I can personally testify to the huge amount of money I have saved taxpayers and myself by simply changing my diet (eliminating sugar, trans fats and adding organic food and a few supplements) and eliminating as many exposures to toxicants as possible. I can personally testify to how *homeopathics and orthomolecular medicine can effectively treat brain damage and its severest manifestations, such as paranoia, delusion, schizophrenia. My daughter was damaged by an overdose of Halcion used off-label by a dentist. Homeopathic treatment closely monitored and overseen by an educated, competent consultant is a viable and FAR LESS COSTLY alternative for taxpayers and patients, in terms of money and adverse effects/trauma.
Which brings up my last concern: Halcion, and drugs like it, documented to have been kept on the US market (but banned in the UK and elsewhere) after FDA committee members with clear conflicts of interest voted to keep it there.
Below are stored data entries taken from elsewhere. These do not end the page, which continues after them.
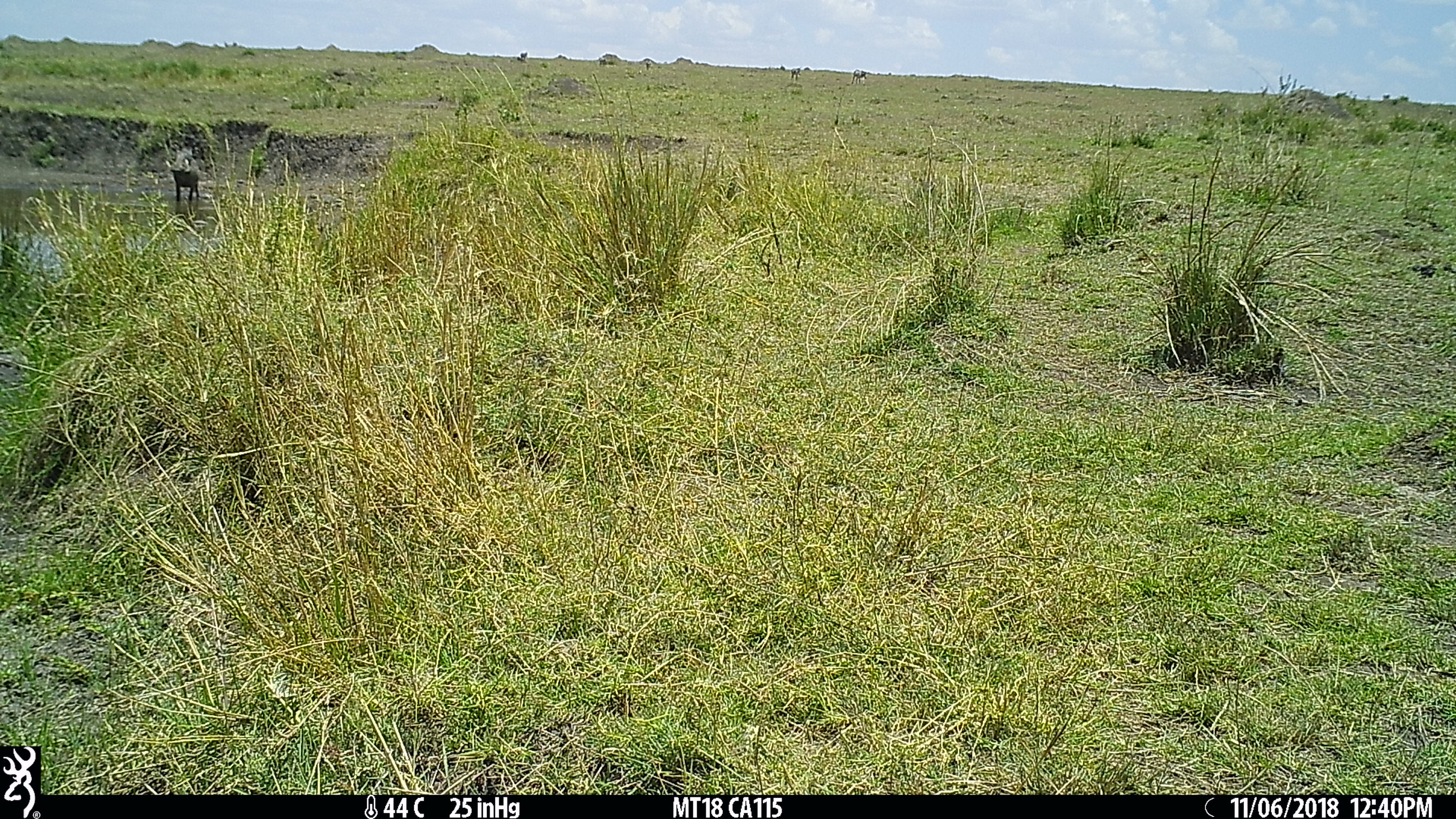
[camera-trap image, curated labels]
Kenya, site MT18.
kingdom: Animalia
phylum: Chordata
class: Mammalia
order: Artiodactyla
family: Suidae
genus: Phacochoerus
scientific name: Phacochoerus africanus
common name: common warthog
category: warthog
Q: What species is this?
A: Warthog (common warthog) (Phacochoerus africanus).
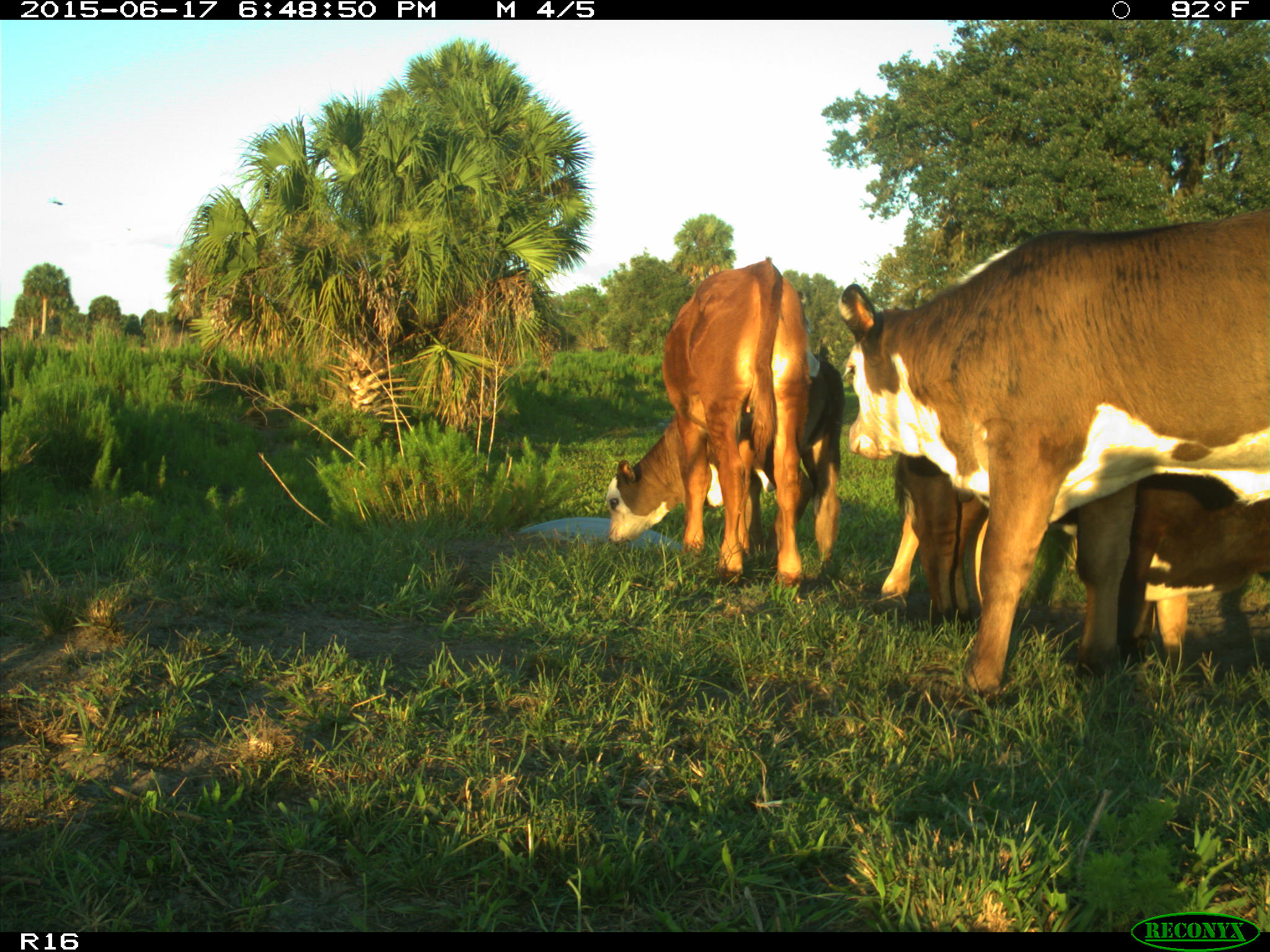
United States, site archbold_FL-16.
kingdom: Animalia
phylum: Chordata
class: Mammalia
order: Artiodactyla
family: Bovidae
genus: Bos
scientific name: Bos taurus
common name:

Even after Pharmacia (Halcin’s mfg) was convicted of the crime of marketing another of its drugs off-label and fined the largest in US history, it apparently continues to profit by “paying” certain receptive doctors/dentists to promote the off-label use of Halcion, even at ridiculously high and illegal (against state board rules) doses. How does any patient or honest doctor have the time to keep up with this type of corruption and the biased, misinforming marketing that accompanies it? How can we have a good health care system, without ending this kind of corruption?
Is or will IHI and/or Medicare Medicaid be addressing any or all of these concerns?
Suppose you had to go on a six-month ocean voyage, with no stops in port, with ample provisions and sailors, but with only one other profession represented on board in addition, and you could decide which it would be. Would you ask for your lawyer to come along? your accountant? your Congressman? Would you dare even to ask for your favorite movie star? Or would you say: “Bring a doctor. What if something happens?” The terror of having no answer to this question is precisely what the medical profession saves us from.